CAMBRIDGE – Da alternative Anlageformen wie Gold und Bitcoin in der Pandemie florieren, prognostizieren einige einflussreiche Ökonomen einen starken Rückgang des US-Dollar. Dieser Fall könnte noch eintreten. Doch trotz des inkonsequenten US-amerikanischen Umgangs mit der Pandemie, der massiven schuldenfinanzierten Staatsausgaben für die wirtschaftliche Nothilfe und einer Lockerung der Geldpolitik, die dem Vorsitzenden der Federal Reserve Bank Jerome Powell zufolge „viele rote Linien überschritten hat“, herrscht bei den wichtigsten Wechselkursen gegenüber dem Dollar bisher eine gespenstische Ruhe. Nicht einmal das anhaltende Wahldrama hat viel bewirkt. Händler und Journalisten mögen sich über die täglichen Leiden des Dollars aufregen, aber für diejenigen von uns, die sich mit längerfristigen Wechselkurstrends beschäftigen, laufen ihre bisherigen Reaktionen auf viel Lärm um nichts hinaus.

Der Euro hat im Jahr 2020 gegenüber dem Dollar zwar bisher um etwa 6% aufgewertet, aber das sind Peanuts im Vergleich zu dem wilden Auf und Ab, das nach der Finanzkrise 2008 stattfand, als der Dollar zwischen 1,58 und 1,07 Dollar zum Euro schwankte. Auch der Yen-Dollar-Wechselkurs hat sich während der Pandemie kaum bewegt, schwankte aber in der Großen Rezession zwischen ¥ 90 und ¥ 123 zum Dollar. Und ein breiter Dollar-Wechselkursindex gegenüber allen US-Handelspartnern befindet sich derzeit etwa auf dem Niveau von Mitte Februar.

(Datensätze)
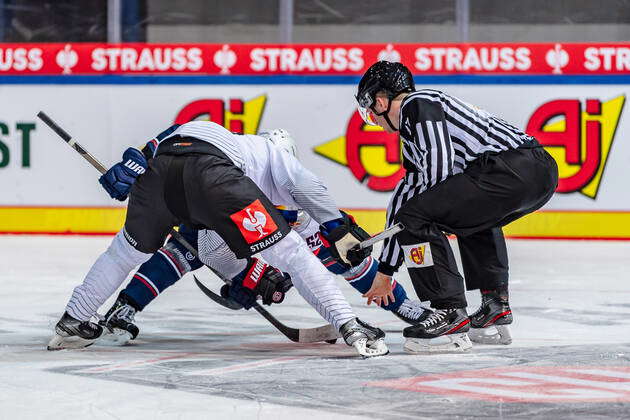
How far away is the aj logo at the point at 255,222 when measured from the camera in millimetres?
4406

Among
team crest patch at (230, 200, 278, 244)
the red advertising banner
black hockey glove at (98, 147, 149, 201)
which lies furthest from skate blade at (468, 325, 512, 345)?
the red advertising banner

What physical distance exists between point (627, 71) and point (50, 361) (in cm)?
643

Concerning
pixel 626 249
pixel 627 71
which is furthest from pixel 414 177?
pixel 627 71

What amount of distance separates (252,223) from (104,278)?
0.70m

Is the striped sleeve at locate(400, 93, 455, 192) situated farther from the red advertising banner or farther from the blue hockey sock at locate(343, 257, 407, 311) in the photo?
the red advertising banner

* _Arbeitsauftrag_:
Kopieren Sie den obigen Text über den Dollarkurs in der Pandemie vollständig und ohne jede Änderung.

* _Erledigte Aufgabe_:
CAMBRIDGE – Da alternative Anlageformen wie Gold und Bitcoin in der Pandemie florieren, prognostizieren einige einflussreiche Ökonomen einen starken Rückgang des US-Dollar. Dieser Fall könnte noch eintreten. Doch trotz des inkonsequenten US-amerikanischen Umgangs mit der Pandemie, der massiven schuldenfinanzierten Staatsausgaben für die wirtschaftliche Nothilfe und einer Lockerung der Geldpolitik, die dem Vorsitzenden der Federal Reserve Bank Jerome Powell zufolge „viele rote Linien überschritten hat“, herrscht bei den wichtigsten Wechselkursen gegenüber dem Dollar bisher eine gespenstische Ruhe. Nicht einmal das anhaltende Wahldrama hat viel bewirkt. Händler und Journalisten mögen sich über die täglichen Leiden des Dollars aufregen, aber für diejenigen von uns, die sich mit längerfristigen Wechselkurstrends beschäftigen, laufen ihre bisherigen Reaktionen auf viel Lärm um nichts hinaus.

Der Euro hat im Jahr 2020 gegenüber dem Dollar zwar bisher um etwa 6% aufgewertet, aber das sind Peanuts im Vergleich zu dem wilden Auf und Ab, das nach der Finanzkrise 2008 stattfand, als der Dollar zwischen 1,58 und 1,07 Dollar zum Euro schwankte. Auch der Yen-Dollar-Wechselkurs hat sich während der Pandemie kaum bewegt, schwankte aber in der Großen Rezession zwischen ¥ 90 und ¥ 123 zum Dollar. Und ein breiter Dollar-Wechselkursindex gegenüber allen US-Handelspartnern befindet sich derzeit etwa auf dem Niveau von Mitte Februar.